What is Accrued Interest?
Accrued interest is the amount of interest that has accumulated on a loan or investment but has not yet been paid or received. It follows the accrual basis of accounting, where income and expenses are recorded when they are earned or incurred, not when cash changes hands.
How It Works
Three key factors determine how much interest accrues:
- Principal amount – A larger loan or deposit results in more interest accruing.
- Interest rate – A higher rate increases the amount of interest added each day.
- Time period – The longer the accrual period, the more interest you owe or earn.
If you have a loan, interest accumulates daily until you pay. Likewise, with a fixed deposit or bond, interest continues to accrue until the payout date.
How to Calculate Accrued Interest
Financial institutions commonly use this formula:
Accrued Interest = Principal × (Annual Interest Rate ÷ 365) × Number of Days
This assumes daily interest accrual, which is typical for many loans, deposits, and bonds.
Example 1 – Loan
Borrow ₹150,000 at 8% annual interest, with monthly payments.
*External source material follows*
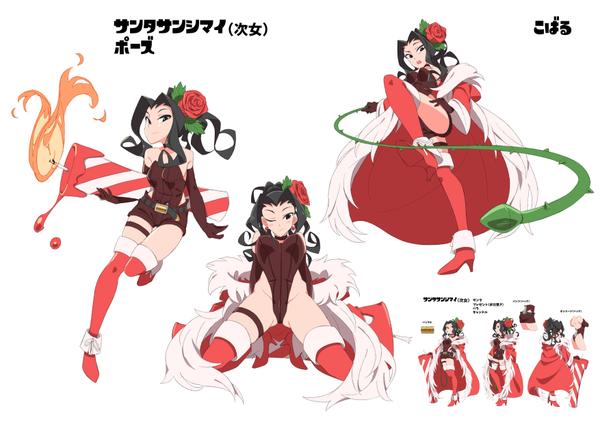 こばるさんオリジナルキャラクターデザインのポーズと表情集イラスト3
Accrued Interest = 150,000 × (8 ÷ 100 ÷ 365) × 30
= ₹986.30 — the interest added to your next EMI.
Example 2 – Investment
Invest ₹10,000 in a bond with a 5% annual coupon rate, payable semi-annually.
Accrued Interest = 10,000 × (5 ÷ 100 ÷ 365) × 60
= ₹82.19 — the interest earned so far that will be paid at the next payout.
Types of Accrued Interest
- Simple interest – Calculated only on the principal.
- Compound interest – Calculated on the principal plus previously accrued interest; it grows faster.
- Accrued interest income – Interest earned from savings accounts, fixed deposits, recurring deposits, or bonds.
- Accrued interest expenses – Interest owed on loans or credit cards that has not yet been paid.
Difference Between Accrued and Paid Interest
| Aspect | Accrued Interest | Paid Interest |
|---|---|---|
| Timing | Interest that has built up but remains unpaid | Interest that has already been paid or received |
| Accounting | Recorded before payment | Recorded after payment |
| Impact | Increases future liability or earnings | Clears liability or confirms income |
Which Financial Products Use Accrued Interest?
Accrued interest applies to many financial products, including:
- Savings accounts – Interest typically accrues daily, even on zero-balance savings accounts.
- Fixed and recurring deposits – Interest accrues daily or quarterly until maturity.
- Loans – Personal, home, education, and auto loans accrue interest until repayment.
- Credit cards – Interest accrues daily on unpaid balances and is often charged at a high rate.
- Bonds and debentures – Accrued interest is added to the bond price if purchased between coupon dates.
The interest rate you pay or earn directly affects your financial position, so it’s important to compare rates and terms when choosing products.
FAQs on Accrued Interest
1. How do I calculate accrued interest?
Use this formula: Accrued Interest = Principal × (Rate ÷ 365) × Number of Days. This is a straightforward way to estimate accrued interest on loans or investments.
2. What is the difference between interest and accrued interest?
Interest refers to the total charge on the principal over a period. Accrued interest is the portion of that charge that has accumulated so far but has not yet been paid or received.
3. Is accrued interest taxable?
Accrued interest is generally taxable and may be subject to withholding or reporting rules under applicable tax laws. Check your local tax regulations for specific guidance.